Accounts vary of how the discussions went behind locked doors, but according to one insider Alex Attwood played blinder on promoting themed investigations of the past, using the same single transferable speech. The insider attributed to Attwood, rather than Sinn Fein, the prospering of themes through seven drafts (one mention in draft 2, and 22 by draft 7).  What political use that is to the SDLP is something of a moot point: for 80% of the heavy lifting, they’ll be lucky to acquire a 10% pay off.

There are also reports that Dr Haass was dismayed with the Alliance party’s rejection of the whole deal, not least since they had played a fairly voluble role in the hammering out of several suggestions, including one for “licensing of flag and emblem displays in public space” which made a fleeting appearance in draft 2 but was gone by draft 3.

Mike Nesbitt and the UUP had been doing okay. Keeping his distance, with his team of grey beards seemingly aware that escape from OFMdFM’s blame trap would be the key marker of success. But once he’d told the media circus what he thought they wanted to hear (ie that their Christmases had not been spoiled for no good reason) that they were 90% of the way to a deal, no one wanted to hear his views on the dysfunctional machinations of the semi detached polit bureau.
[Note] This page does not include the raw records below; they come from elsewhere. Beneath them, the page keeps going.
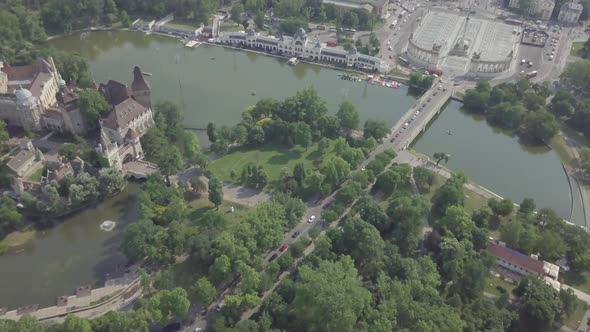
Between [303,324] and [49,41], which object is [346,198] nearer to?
[303,324]

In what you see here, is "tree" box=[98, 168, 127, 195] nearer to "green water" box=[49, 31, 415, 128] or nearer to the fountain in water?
the fountain in water

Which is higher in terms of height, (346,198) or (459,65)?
(459,65)

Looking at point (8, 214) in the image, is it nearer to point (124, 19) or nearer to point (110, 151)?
point (110, 151)

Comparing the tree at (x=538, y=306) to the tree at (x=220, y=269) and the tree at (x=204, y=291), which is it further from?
the tree at (x=204, y=291)

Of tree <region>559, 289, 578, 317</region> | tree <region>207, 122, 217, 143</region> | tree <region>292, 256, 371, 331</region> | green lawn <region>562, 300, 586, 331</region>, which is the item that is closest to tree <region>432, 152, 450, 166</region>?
tree <region>559, 289, 578, 317</region>

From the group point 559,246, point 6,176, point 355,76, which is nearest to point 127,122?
point 6,176
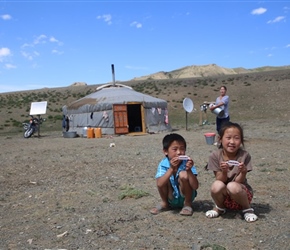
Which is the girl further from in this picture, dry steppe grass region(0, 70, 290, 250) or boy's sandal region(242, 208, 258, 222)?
dry steppe grass region(0, 70, 290, 250)

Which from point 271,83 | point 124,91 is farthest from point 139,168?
point 271,83

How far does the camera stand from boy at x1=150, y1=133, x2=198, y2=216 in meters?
3.62

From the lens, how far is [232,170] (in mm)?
3582

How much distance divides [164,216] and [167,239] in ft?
2.08

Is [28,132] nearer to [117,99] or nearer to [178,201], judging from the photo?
[117,99]

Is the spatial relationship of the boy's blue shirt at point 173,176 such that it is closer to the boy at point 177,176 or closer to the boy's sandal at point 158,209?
the boy at point 177,176

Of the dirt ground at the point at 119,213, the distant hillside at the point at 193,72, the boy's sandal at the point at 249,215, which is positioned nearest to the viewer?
the dirt ground at the point at 119,213

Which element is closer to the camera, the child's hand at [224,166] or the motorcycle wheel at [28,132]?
the child's hand at [224,166]

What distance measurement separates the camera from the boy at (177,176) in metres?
3.62

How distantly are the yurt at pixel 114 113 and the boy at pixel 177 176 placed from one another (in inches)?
526

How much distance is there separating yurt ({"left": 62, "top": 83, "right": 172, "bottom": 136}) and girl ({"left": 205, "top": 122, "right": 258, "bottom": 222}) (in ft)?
44.9

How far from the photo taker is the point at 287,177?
5570 millimetres

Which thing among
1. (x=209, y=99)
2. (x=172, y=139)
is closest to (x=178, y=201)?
(x=172, y=139)

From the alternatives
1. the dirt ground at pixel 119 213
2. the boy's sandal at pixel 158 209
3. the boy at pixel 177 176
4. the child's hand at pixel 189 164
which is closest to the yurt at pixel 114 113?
the dirt ground at pixel 119 213
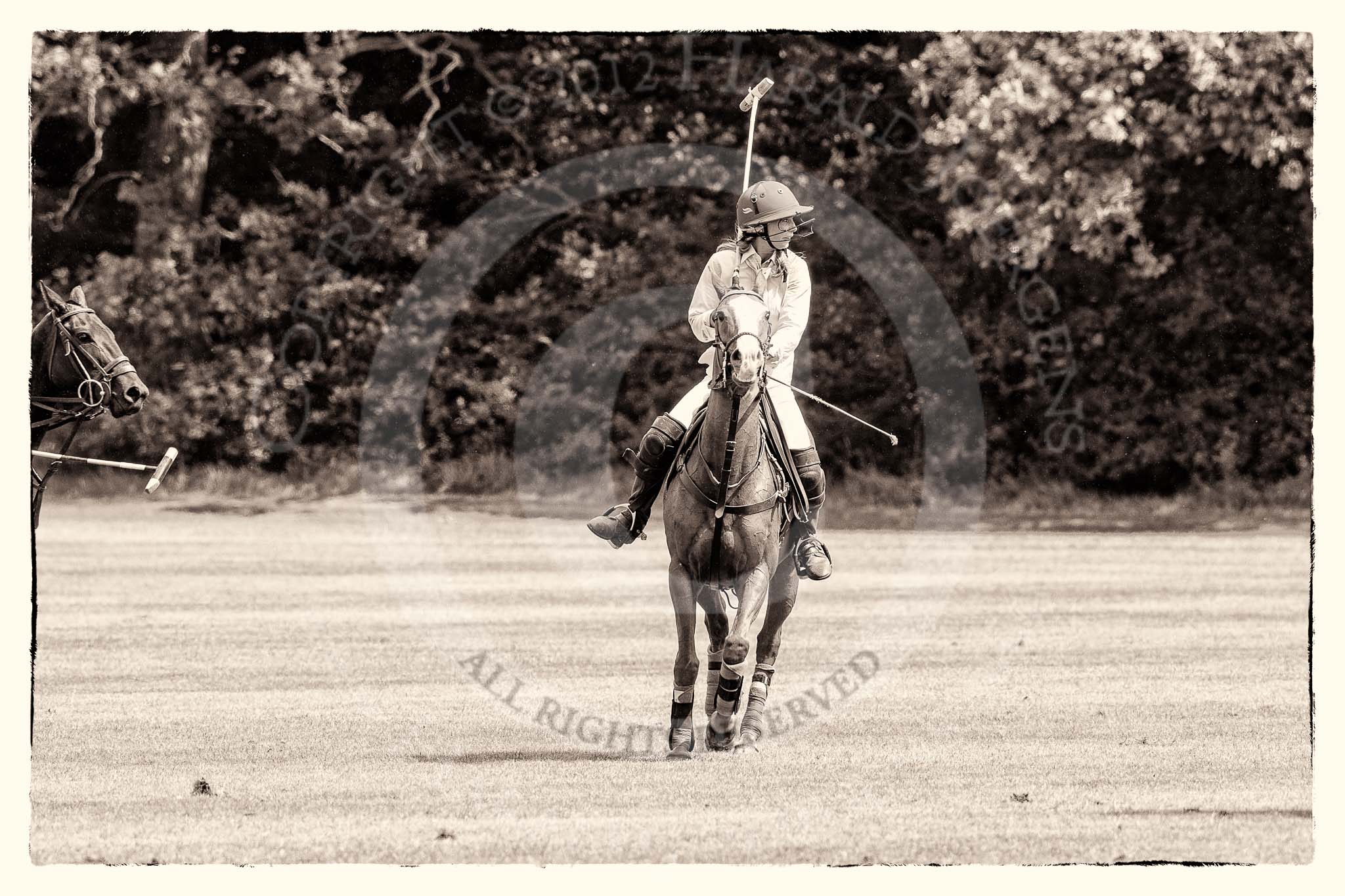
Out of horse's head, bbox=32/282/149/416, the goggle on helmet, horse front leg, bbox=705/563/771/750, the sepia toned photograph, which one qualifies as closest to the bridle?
horse's head, bbox=32/282/149/416

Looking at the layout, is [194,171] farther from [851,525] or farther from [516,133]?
[851,525]

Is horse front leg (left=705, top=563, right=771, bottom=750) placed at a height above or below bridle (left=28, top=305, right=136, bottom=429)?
below

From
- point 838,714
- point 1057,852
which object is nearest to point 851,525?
point 838,714

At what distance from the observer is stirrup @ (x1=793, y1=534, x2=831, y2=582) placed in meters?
11.1

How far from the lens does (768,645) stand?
38.3 feet

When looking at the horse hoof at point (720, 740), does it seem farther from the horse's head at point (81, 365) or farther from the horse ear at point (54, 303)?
the horse ear at point (54, 303)

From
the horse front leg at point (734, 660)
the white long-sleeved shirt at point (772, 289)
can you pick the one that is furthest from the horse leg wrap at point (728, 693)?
the white long-sleeved shirt at point (772, 289)

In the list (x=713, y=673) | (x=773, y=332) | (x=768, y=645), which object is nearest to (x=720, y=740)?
(x=713, y=673)

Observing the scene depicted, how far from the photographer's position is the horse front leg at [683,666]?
10.8m

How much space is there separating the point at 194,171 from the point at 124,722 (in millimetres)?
19449

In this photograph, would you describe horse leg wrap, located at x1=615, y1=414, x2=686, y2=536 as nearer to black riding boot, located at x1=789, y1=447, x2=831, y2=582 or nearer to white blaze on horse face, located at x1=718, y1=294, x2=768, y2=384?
black riding boot, located at x1=789, y1=447, x2=831, y2=582

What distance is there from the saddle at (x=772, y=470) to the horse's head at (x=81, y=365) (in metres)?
2.79

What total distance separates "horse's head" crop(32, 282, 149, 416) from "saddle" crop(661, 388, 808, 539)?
110 inches

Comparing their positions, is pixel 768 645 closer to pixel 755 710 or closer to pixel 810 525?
pixel 755 710
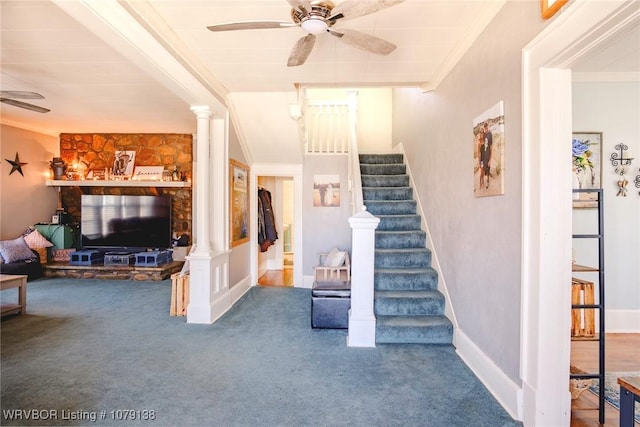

Meanwhile even though there is no deal, both Sinn Fein and the DUP can accurately claim they tried to bring their cabinet colleagues, and they also failed to broker any kind of a functional agreement on the same matters. And guess what today’s headlines are about: Sinn Fein and DUP at odds over way ahead. Which is, of course, just about where we all came in.

Which mention of the Irish News leads me to Brian Feeney’s nicely acerbic column in which he notes that as Ministers most of the local administration continue to “slide on a toboggan supplied by their civil servants”. He goes on:

If they can’t agree on how to allocate money to the poorest in society, why on earth did anyone imagine they could agree on contentious matters like flags and emblems?

Come to think of it, the very fact that the main parties devoted their longest ever face to face sessions since 2007 to discussing stuff which doesn’t affect the living standards of anyone here is testimony in itself to their failure as politicians.

That was their priority in these times?

Well, quite. But Feeney also pinpoints a key reason for the drift. Haass was, amongst other things, a think in. Why? Because ‘the current crop came into politics without any ideas, plans, local schemes or projects to implement’. There’s only plans they want to block.